WASHINGTON: Pentagon acquisition czar Ellen Lord’s statement says it: “This is a historic milestone for the F-35 Enterprise, and marks the largest procurement in the history of the Department. The $34B agreement for F-35 Low Rate Initial Production Lots 12-14 will see the delivery of 478 F-35 aircraft, 157 for Lot 12, in support of our U.S. Military services, our Partner Nations, and our Foreign Military Sales customers.”
Yes, ladies and gentlemen, the biggest conventional weapons program in history has just set the record for a single deal in, well, probably, any country at any time. For perspective, the entire Australian defense budget for 2019 came in at about $27.52 billion US.

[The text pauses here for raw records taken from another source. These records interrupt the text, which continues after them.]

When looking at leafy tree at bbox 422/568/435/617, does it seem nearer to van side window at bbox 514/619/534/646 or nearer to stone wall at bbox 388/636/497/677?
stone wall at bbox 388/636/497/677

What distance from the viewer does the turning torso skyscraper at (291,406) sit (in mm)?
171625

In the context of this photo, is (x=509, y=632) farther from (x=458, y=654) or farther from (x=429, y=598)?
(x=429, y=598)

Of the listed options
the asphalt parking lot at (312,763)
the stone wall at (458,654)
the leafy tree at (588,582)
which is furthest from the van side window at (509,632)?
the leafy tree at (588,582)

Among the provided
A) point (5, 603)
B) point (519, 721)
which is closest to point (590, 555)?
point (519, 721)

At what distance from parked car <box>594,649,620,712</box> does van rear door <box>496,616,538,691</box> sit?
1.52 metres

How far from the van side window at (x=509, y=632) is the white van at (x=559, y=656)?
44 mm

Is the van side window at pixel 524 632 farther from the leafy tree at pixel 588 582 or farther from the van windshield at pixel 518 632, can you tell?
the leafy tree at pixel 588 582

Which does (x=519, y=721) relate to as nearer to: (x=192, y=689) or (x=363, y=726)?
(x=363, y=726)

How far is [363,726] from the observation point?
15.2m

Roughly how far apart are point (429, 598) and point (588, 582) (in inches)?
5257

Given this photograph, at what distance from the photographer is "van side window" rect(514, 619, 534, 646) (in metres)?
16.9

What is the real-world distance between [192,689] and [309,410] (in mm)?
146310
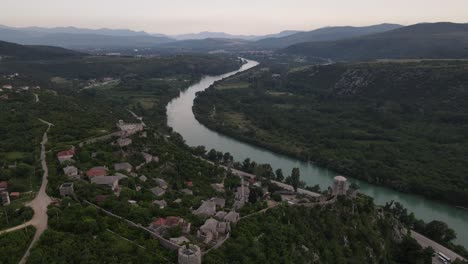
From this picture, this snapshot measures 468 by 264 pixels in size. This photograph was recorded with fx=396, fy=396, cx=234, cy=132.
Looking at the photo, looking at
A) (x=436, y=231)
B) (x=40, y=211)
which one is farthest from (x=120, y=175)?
(x=436, y=231)

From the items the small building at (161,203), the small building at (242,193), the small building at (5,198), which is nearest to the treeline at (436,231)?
the small building at (242,193)

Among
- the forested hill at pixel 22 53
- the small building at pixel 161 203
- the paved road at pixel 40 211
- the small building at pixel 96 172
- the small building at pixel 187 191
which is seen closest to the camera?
the paved road at pixel 40 211

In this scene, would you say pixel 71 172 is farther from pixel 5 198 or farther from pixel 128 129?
pixel 128 129

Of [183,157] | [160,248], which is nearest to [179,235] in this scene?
[160,248]

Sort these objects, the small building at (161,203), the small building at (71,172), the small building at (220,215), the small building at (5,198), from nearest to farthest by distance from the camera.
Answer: the small building at (5,198) < the small building at (220,215) < the small building at (161,203) < the small building at (71,172)

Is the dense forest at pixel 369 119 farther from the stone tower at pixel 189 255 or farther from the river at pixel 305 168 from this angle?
the stone tower at pixel 189 255

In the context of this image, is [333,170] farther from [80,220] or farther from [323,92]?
[323,92]

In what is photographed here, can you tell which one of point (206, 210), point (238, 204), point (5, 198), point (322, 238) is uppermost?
point (5, 198)

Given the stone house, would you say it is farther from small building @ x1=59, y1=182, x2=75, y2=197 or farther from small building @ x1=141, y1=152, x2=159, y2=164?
small building @ x1=141, y1=152, x2=159, y2=164
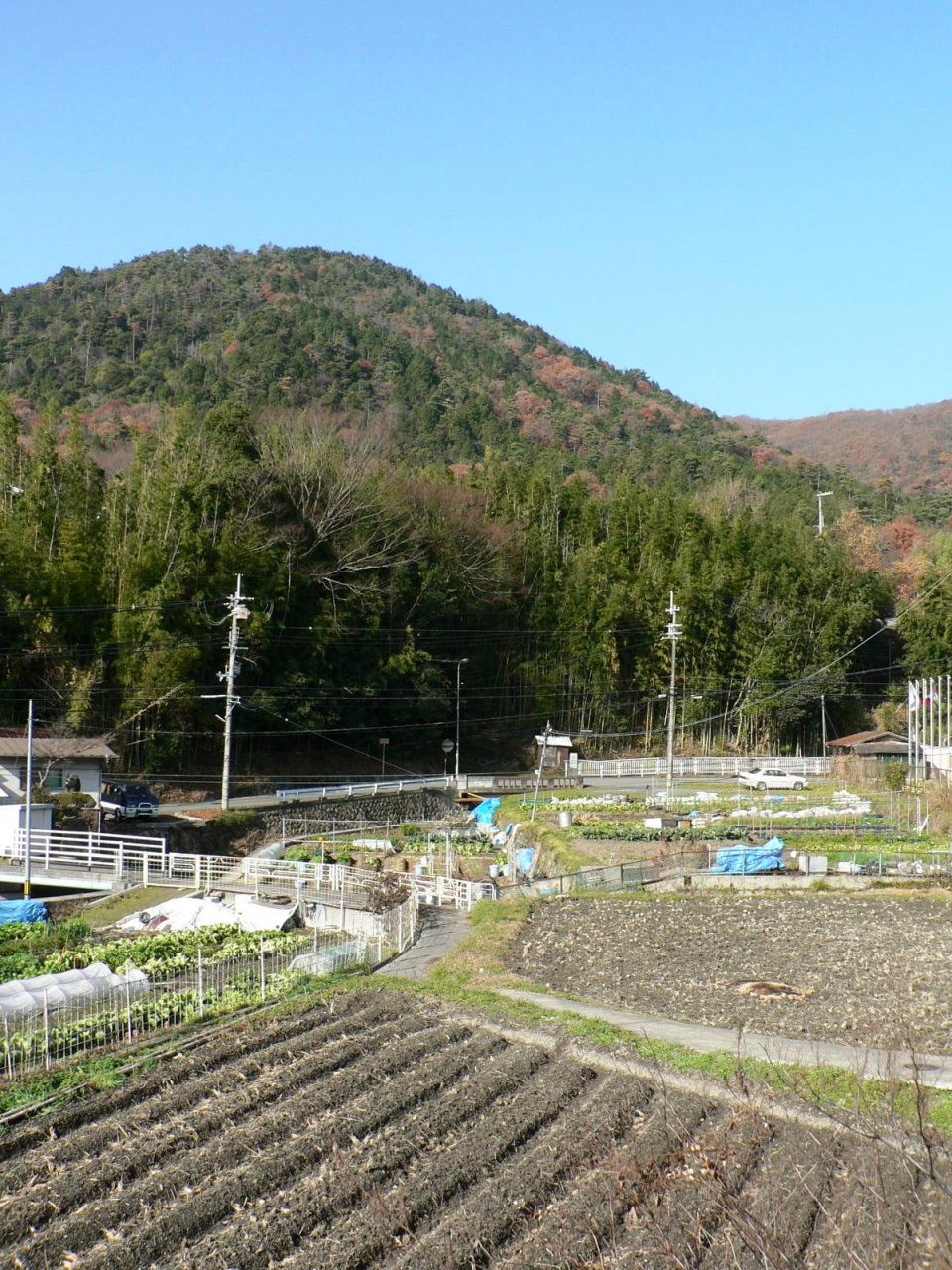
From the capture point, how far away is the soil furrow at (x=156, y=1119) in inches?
351

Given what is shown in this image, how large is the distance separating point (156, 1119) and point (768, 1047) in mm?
6084

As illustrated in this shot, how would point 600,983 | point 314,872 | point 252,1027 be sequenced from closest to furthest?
point 252,1027, point 600,983, point 314,872

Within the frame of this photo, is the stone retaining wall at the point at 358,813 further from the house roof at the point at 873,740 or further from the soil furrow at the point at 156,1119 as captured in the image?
the soil furrow at the point at 156,1119

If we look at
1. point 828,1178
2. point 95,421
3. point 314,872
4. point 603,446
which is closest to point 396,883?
point 314,872

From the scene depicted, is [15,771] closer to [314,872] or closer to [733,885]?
[314,872]

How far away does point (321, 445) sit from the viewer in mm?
49125

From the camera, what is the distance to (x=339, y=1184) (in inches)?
345

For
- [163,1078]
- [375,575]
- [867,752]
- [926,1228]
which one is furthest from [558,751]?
[926,1228]

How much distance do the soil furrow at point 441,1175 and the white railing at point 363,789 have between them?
87.8 ft

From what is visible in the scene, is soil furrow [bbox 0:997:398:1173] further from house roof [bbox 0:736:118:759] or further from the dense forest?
the dense forest

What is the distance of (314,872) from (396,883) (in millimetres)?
2751

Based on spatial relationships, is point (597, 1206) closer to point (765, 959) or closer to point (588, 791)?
point (765, 959)

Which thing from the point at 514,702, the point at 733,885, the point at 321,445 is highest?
the point at 321,445

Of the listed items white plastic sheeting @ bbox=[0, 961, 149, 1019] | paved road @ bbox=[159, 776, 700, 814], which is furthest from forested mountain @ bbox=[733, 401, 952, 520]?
white plastic sheeting @ bbox=[0, 961, 149, 1019]
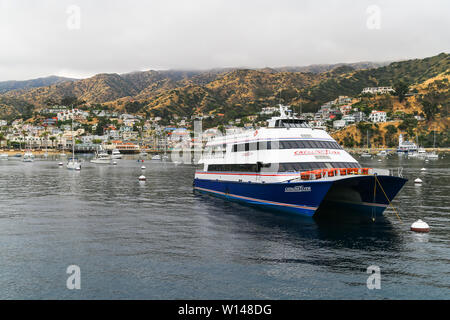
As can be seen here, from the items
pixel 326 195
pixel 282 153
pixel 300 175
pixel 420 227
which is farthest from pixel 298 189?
pixel 420 227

Here are some of the more important details from today’s announcement. Top of the list is the fact that the flyaway price of the F-35A will drop below $80 million one year earlier than planned in Low Rate of Initial Production (LRIP) Lot 13. Lord said in the statement that the Pentagon will reap an estimated 8.8 percent in savings from Lot 11 to Lot 12 for F-35A’s, and an average of 15 percent reduction “across all variants from Lot 11 to Lot 14.”
On a more somber note, the Japanese have declared complete their investigation into the April 9 crash of Maj. Akinori Hosomi, the first F-35 pilot to die in the program. His remains were found last Wednesday and the Japan Air Self-Defense Force said in a statement today that “the pilot most likely was in a state of ‘spatial disorientation’ (in a state of losing a sense of equilibrium) and did not realize it.”
Defense Minister Takeshi Iwaya said last week F-35 pilots will be re-educated about spatial disorientation and get more training about gravity-induced loss of consciousness (GLOC). The Japanese F-35 fleet remains grounded.